SHAWINIGAN — Nemaska Lithium tournera la dernière page de son annus horribilis en ayant obtenu la protection contre ses créanciers à la suite d’une décision rendue par la Cour supérieure, en fin d’après-midi lundi. Une importante restructuration se prépare, mais pour le moment, tous les dirigeants et membres du conseil d’administration de la société demeurent en place.

Tôt lundi matin, Nemaska Lithium annonçait son intention de demander à la Cour supérieure une protection en vertu de la Loi sur les arrangements avec les créanciers des compagnies. L’audition était prévue à 14 h à Montréal et la requête a été accordée.

Le président et chef de la direction de l’entreprise, Guy Bourassa, n’était pas disponible pour commenter les derniers développements. Dans un communiqué de presse, Nemaska Lithium avance que cette démarche doit lui permettre «de mener à bien ses efforts de financement pour compléter la construction et commencer l’exploitation du projet Whabouchi, suivant la réévaluation des coûts annoncée précédemment.»

D’abord évalué à 1,1 milliard $, ce projet comprend l’extraction de spodumène d’une mine du nord du Québec et la transformation en hydroxyde de lithium d’une grande pureté à Shawinigan, sur l’ancienne propriété de la papeterie Laurentide.

En février, le socle de la société tanguait, à la suite de l’annonce d’un dépassement de coûts de 375 millions $. Le groupe britannique Pallinghurst s’est rapidement avancé pour dévoiler son intérêt. Des négociations se sont enclenchées sur la base d’un financement additionnel pouvant aller jusqu’à 600 millions $.

Après avoir fixé octobre comme échéancier pour conclure une entente, la date du 31 décembre avait été convenue par les deux parties. Or, il semble maintenant illusoire, dans le contexte actuel, que ce financement se scelle d’ici une semaine.

«Malgré les efforts importants déployés pour conclure une entente définitive avec Pallinghurst, il semble pratiquement inévitable qu’aucune entente définitive puisse être conclue avant la fin de la période d’exclusivité se terminant le 31 décembre 2019», fait savoir Gabrielle Tellier, cheffe du service des communications chez Nemaska Lithium.

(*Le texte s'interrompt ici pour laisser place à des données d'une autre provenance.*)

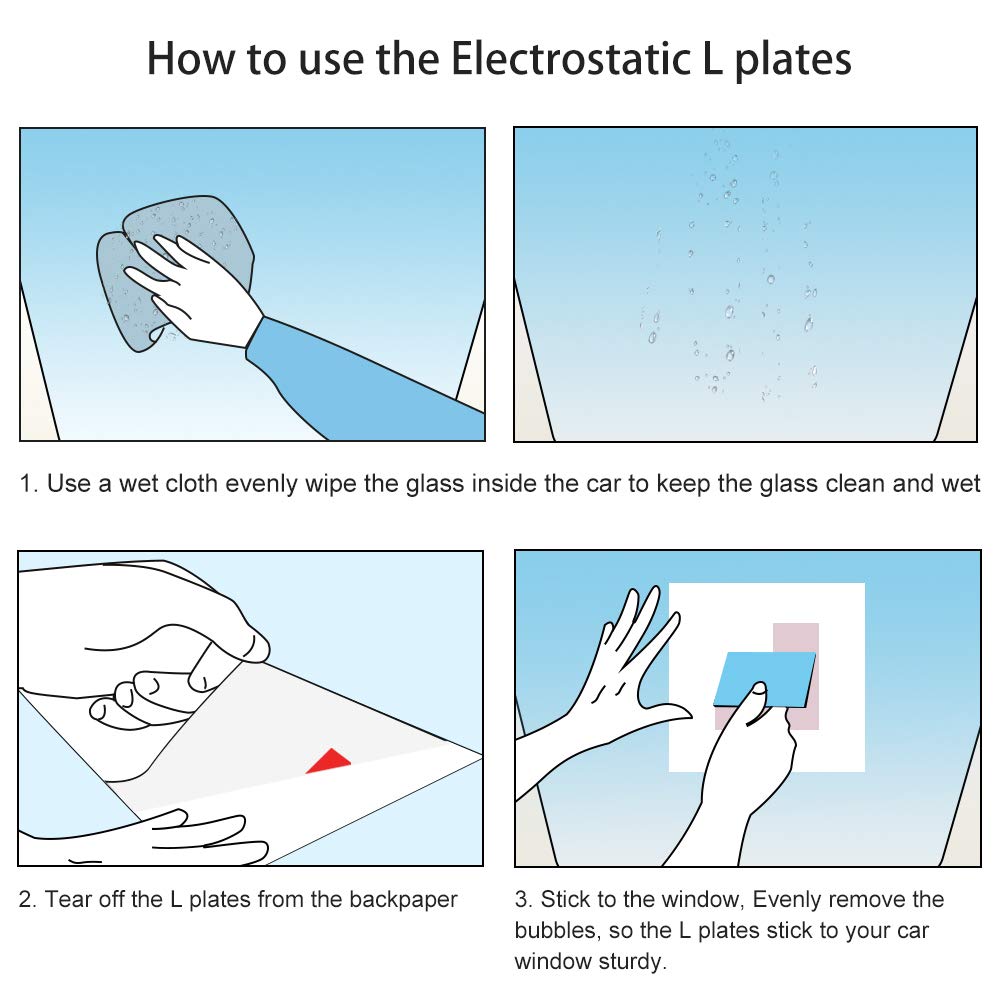 How to use the Electrostatic L plates

1. Use a wet cloth evenly wipe the glass inside the car to keep the glass clean and wet

2. Tear off the L plates from the backpaper

3. Stick to the window, Evenly remove the bubbles, so the L plates stick to your car window sturdy.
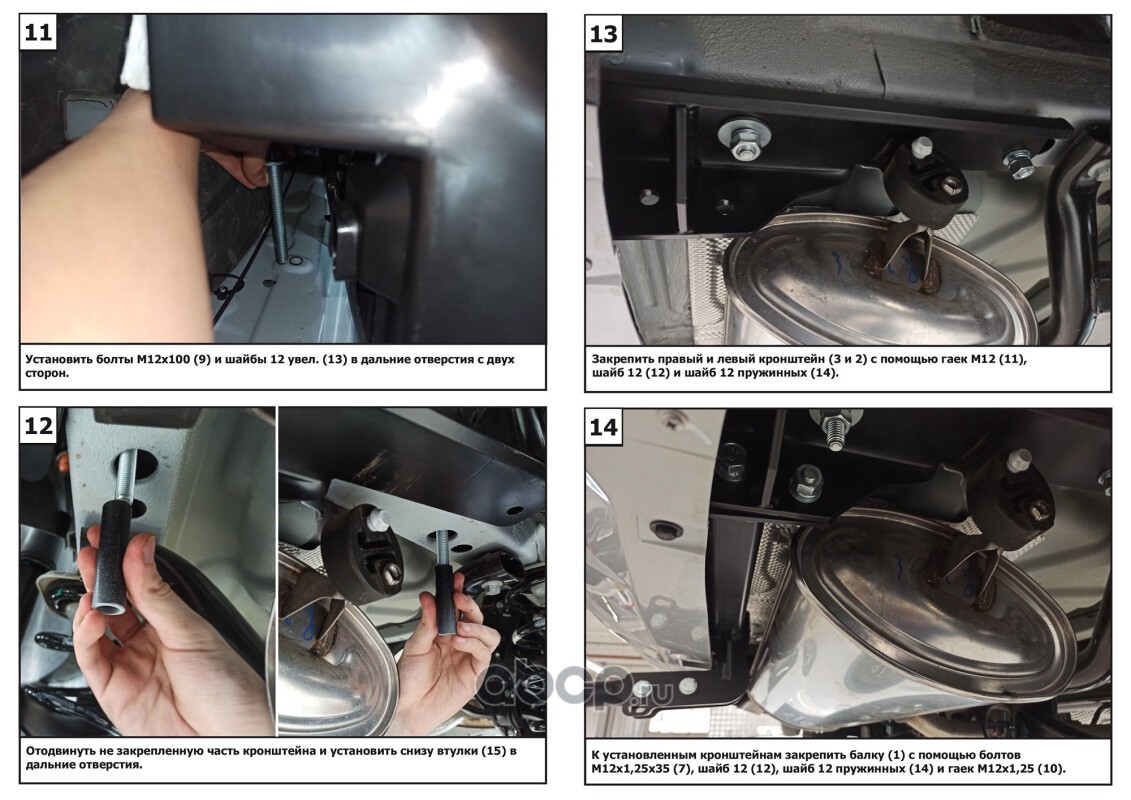 11

Установить болты М12х100 (9) и шайбы 12 увел. (13) в дальние отверстия с двух сторон.

12

Отодвинуть не закрепленную часть кронштейна и установить снизу втулки (15) в дальние отверстия.

13

Закрепить правый и левый кронштейн (3 и 2) с помощью гаек М12 (11), шайб 12 (12) и шайб 12 пружинных (14).

14

К установленным кронштейнам закрепить балку (1) с помощью болтов М12х1,25х35 (7), шайб 12 (12), шайб 12 пружинных (14) и гаек М12х1,25 (10).

abcp.ru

La porte-parole ajoute que la société britannique «n’est pas prête à prolonger la période d’exclusivité au-delà du 31 décembre 2019, ni à modifier certaines conditions posées à sa proposition de financement.»

Nombreux facteurs

Le projet de Nemaska Lithium a pris du plomb dans l’aile depuis le début de l’année. Après la secousse provoquée par les dépassements de coûts en février, la société s’est retrouvée dans un litige avec le fiduciaire d’obligations de 350 millions $, Nordic Trustee, en raison des échéanciers du projet qui ne pouvaient plus être rencontrés. Puis, en octobre, Nemaska Lithium annonçait la mise à pied de 64 de ses 130 travailleurs. Aucune perte d’emploi supplémentaire n’est prévue à la suite de l’annonce de lundi.

Sans surprise, le titre de la minière a subi toute une dégringolade en 2019. De 0,75 $ en janvier, l’action se négociait à 0,165 $ vendredi. La Bourse TSX de croissance a suspendu les transactions sur ce titre lundi.

«La Société n’a (...) pas été en mesure de restructurer adéquatement ses affaires en raison d’une combinaison de coûts de construction plus élevés que prévu, de l’état actuel des marchés financiers et de l’incapacité de la Société de trouver une solution convenable dans le cadre de son processus d’examen stratégique annoncé précédemment», écrit-elle dans son communiqué.

Nemaska Lithium pourrait maintenant demander à la Cour supérieure d’approuver le lancement d’un processus officiel de sollicitation d’investisseurs pour obtenir du financement supplémentaire. La vente d’actifs et la conclusion d’une coentreprise font aussi partie des hypothèses.

C’est PricewaterhouseCoopers qui agira à titre de contrôleur dans le cadre de ces procédures.